On the "Jack" front, he is improving slowly but surely.  We had another bronchiolitis and ear infection scare last week.  His coughing, especially during the night, was terrible.  His breathing was so labored and the wheezing was so heavy that he was back on the nebulizer approximately five times a day.  He is back down to two times a day now and is sleeping much better through the night.  We made an appointment with a pulmonologist and the earliest appointment they were able to give us was a month away!  In the meantime, the pediatrician watched one of his coughing fits through a recording I made on my phone, and she felt he was having reflux issues again.  So he is back on the Prevacid in addition to the nebulizer.  Jack will be nine months this week.  He is approximately 25 pounds, and through everything he still remains happy and smiley most of the day!

On the job front, I do not know any more than I knew a month ago.  Only time will tell as the budget goes up the third week in May.  But I wanted to share a part of an email I received from a former student.  It is similar to many other messages and phone calls I received from former students and parents regarding the news that I was one of the 67 teachers laid off in my district:

I wanted you to know that it was heartbreaking to hear that you were one of the teachers, because you were truly one of the greatest teachers I've ever had, and you've had such an impact on me as I've grown up. 

While being laid off is not an ideal situation, I feel in my heart that everything will work out for the best.  With all of the new demands and the ridiculous testing that is going on, maybe it is time for me to pursue other career options.  Or maybe this will give me the time I need to devote to myself and my family.  Like I said before, only time will tell.  We're looking forward to getting answers about my job, getting answers about Julia's stresses as a sibling of someone with Autism, answers about Jack's breathing issues, and answers about what we can do to help Ryan.  We have a LONG "To Do" list!
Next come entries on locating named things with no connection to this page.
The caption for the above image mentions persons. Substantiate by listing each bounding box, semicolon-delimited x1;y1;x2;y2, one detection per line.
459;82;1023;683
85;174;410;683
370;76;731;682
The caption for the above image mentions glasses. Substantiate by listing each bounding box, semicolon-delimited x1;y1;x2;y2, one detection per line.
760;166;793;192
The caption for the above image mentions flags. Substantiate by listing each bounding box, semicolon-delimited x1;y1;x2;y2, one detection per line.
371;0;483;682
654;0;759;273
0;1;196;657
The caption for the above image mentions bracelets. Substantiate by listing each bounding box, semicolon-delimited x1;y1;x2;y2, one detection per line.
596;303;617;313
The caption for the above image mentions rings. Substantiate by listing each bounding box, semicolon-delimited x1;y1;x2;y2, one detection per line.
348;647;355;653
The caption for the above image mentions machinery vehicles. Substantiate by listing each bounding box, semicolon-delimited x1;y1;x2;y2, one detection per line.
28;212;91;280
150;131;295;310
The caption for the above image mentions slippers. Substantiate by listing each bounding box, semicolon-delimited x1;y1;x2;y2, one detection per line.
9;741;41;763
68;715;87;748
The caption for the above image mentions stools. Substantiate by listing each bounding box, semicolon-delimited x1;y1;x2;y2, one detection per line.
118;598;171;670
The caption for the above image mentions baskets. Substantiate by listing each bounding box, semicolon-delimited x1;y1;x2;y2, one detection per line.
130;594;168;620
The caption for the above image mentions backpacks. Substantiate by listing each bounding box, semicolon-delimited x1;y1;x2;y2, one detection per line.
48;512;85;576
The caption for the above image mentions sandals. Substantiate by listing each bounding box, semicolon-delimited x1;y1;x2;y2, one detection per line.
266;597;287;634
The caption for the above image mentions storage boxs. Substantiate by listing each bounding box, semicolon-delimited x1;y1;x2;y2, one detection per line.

Happy 11th Birthday in Heaven Helen.
Have a great week everyone!

DC

4/2/13 World Autism Awareness Day

In 2007, the United Nations declared April 2nd as World Autism Awareness Day.  People around the globe celebrate this day with hosting fundraising events, lighting their homes using blue lights, and wearing blue clothing, to name a few.  Approximately 7000 landmarks and buildings will shine blue lights onto their facades.  I wonder how many people will see the top of the Empire State Building shining blue tonight and know what it is for or possibly just assume it is in honor of our New York baseball teams for the start of a new season.

My own immediate and extended family wore blue and our blue light bulbs are in ready to be flicked on.  I asked my students to wear blue today and about 70 of them did.  We didn't do any fundraising (we save that for May near my son's birthday), but we certainly covered the awareness part.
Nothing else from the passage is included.